>>>>

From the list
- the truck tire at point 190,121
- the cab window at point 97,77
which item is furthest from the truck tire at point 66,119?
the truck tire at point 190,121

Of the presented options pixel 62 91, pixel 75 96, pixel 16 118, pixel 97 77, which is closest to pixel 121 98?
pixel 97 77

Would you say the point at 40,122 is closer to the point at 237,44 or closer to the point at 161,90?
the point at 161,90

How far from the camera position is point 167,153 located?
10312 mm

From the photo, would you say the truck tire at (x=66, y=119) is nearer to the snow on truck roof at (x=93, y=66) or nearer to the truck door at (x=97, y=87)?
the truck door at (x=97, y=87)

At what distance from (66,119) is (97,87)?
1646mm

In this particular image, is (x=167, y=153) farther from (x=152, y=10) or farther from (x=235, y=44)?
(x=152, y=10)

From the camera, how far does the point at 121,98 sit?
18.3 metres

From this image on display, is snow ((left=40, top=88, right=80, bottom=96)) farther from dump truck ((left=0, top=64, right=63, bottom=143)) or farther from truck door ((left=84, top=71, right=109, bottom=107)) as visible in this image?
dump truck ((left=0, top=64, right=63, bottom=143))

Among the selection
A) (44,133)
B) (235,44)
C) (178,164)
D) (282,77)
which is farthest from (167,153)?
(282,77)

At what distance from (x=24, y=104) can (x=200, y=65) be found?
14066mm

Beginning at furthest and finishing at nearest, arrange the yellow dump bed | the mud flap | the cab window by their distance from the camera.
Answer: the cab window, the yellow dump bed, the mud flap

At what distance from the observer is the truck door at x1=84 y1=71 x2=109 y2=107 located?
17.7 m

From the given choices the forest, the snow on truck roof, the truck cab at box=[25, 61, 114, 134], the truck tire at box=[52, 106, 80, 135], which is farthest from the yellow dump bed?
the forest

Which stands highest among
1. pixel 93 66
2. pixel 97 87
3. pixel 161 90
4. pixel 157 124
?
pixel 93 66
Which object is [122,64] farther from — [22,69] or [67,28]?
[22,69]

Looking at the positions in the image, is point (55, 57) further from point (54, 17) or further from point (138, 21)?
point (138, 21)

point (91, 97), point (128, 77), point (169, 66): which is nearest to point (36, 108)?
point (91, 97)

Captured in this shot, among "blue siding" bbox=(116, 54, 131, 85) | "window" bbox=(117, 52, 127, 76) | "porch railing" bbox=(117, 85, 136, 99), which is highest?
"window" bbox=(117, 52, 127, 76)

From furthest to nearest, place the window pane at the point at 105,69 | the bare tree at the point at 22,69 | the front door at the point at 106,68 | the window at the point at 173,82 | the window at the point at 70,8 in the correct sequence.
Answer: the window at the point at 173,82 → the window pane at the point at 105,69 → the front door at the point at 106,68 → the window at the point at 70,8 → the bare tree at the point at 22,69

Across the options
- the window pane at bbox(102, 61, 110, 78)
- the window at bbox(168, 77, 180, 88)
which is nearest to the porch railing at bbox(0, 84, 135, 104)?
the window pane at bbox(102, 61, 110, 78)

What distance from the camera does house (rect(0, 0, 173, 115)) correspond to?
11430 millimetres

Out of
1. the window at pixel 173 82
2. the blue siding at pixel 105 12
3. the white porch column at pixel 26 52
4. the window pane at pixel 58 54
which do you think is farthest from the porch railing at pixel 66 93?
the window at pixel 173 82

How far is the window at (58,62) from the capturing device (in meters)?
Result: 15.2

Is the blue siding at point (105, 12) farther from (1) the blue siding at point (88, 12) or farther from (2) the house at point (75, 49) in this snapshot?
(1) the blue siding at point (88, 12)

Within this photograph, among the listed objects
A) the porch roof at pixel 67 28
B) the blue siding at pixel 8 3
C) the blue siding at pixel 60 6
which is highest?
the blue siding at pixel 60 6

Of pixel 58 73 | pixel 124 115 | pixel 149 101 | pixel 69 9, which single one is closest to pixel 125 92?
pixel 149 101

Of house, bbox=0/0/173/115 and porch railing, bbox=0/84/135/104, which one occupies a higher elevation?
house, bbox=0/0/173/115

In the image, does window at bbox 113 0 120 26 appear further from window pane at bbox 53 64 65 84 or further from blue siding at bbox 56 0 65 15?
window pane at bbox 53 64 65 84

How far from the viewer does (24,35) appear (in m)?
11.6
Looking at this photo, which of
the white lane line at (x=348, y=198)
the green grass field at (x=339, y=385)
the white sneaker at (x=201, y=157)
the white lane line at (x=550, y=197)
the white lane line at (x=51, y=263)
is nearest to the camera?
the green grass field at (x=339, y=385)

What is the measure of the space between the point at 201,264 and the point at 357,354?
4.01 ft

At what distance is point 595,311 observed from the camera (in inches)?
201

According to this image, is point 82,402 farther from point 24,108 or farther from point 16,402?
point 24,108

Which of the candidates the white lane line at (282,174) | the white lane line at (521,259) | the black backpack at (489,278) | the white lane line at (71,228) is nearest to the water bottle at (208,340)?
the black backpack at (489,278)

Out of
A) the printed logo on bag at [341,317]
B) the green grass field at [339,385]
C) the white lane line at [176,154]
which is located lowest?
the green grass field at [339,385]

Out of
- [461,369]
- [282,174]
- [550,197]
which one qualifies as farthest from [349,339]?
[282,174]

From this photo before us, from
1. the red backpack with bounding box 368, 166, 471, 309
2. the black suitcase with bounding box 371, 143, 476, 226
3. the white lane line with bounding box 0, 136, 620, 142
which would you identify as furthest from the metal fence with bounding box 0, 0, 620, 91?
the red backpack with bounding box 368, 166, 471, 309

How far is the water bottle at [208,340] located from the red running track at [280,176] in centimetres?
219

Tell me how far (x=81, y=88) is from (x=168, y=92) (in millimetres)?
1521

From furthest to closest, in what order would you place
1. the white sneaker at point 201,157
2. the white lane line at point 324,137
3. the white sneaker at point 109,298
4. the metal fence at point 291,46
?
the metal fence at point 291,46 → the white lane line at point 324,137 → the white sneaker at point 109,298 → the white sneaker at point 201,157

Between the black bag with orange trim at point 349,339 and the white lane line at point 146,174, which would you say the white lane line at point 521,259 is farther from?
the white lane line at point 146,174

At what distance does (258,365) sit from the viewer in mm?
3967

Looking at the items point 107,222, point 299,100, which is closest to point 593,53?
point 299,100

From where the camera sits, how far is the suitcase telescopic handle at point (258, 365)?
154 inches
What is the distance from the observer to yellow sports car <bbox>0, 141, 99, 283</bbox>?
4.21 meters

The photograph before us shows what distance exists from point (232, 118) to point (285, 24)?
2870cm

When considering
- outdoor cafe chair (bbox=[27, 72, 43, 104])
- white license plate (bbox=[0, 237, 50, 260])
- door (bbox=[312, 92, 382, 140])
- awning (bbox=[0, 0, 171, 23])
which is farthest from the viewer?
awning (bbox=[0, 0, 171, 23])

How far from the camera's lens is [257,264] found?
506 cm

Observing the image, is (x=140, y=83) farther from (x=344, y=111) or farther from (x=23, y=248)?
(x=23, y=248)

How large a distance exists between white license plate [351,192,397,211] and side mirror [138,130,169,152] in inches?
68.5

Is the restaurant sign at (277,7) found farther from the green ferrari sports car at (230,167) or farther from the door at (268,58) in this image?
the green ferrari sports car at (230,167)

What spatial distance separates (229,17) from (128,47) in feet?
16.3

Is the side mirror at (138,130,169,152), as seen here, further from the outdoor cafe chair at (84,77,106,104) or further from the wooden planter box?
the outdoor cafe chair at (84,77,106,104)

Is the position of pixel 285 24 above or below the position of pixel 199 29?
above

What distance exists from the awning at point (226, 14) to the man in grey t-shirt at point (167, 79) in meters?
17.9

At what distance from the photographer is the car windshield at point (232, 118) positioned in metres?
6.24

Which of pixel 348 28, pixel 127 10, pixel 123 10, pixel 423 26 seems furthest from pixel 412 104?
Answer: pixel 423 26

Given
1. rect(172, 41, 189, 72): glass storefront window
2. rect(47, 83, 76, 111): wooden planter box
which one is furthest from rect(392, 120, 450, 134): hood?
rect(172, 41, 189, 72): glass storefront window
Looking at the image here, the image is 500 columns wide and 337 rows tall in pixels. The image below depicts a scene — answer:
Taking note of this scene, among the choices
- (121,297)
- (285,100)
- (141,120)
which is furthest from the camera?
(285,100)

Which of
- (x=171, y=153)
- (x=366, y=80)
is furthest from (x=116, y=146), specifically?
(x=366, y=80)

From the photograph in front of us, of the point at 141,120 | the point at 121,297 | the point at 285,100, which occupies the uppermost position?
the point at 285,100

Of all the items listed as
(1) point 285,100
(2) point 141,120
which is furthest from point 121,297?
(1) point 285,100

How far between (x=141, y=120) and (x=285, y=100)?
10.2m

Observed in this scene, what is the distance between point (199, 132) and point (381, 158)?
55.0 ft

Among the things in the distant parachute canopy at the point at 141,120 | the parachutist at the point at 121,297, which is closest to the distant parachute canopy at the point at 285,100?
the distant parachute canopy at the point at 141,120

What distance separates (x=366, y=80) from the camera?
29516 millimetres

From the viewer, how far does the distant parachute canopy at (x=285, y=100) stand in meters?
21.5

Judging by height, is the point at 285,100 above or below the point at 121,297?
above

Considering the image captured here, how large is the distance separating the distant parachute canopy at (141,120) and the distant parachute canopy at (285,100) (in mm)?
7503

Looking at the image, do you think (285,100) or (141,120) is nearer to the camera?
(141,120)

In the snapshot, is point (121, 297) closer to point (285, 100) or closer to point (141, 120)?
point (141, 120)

<<<<

Return, verbatim, the lines of the data that begin at the line containing "From the viewer, how" and continue through the end of the data, including both of those lines.

From the viewer, how far does the distant parachute canopy at (x=285, y=100) stand in meters?
21.5

Judging by height, is the point at 285,100 above or below the point at 121,297?
above

Considering the image captured here, how large is the distance separating the distant parachute canopy at (141,120) and the distant parachute canopy at (285,100) (in mm)?
7503

Looking at the image, do you think (285,100) or (141,120) is nearer to the camera?
(141,120)

In the snapshot, is point (121, 297) closer to point (285, 100) or closer to point (141, 120)?
point (141, 120)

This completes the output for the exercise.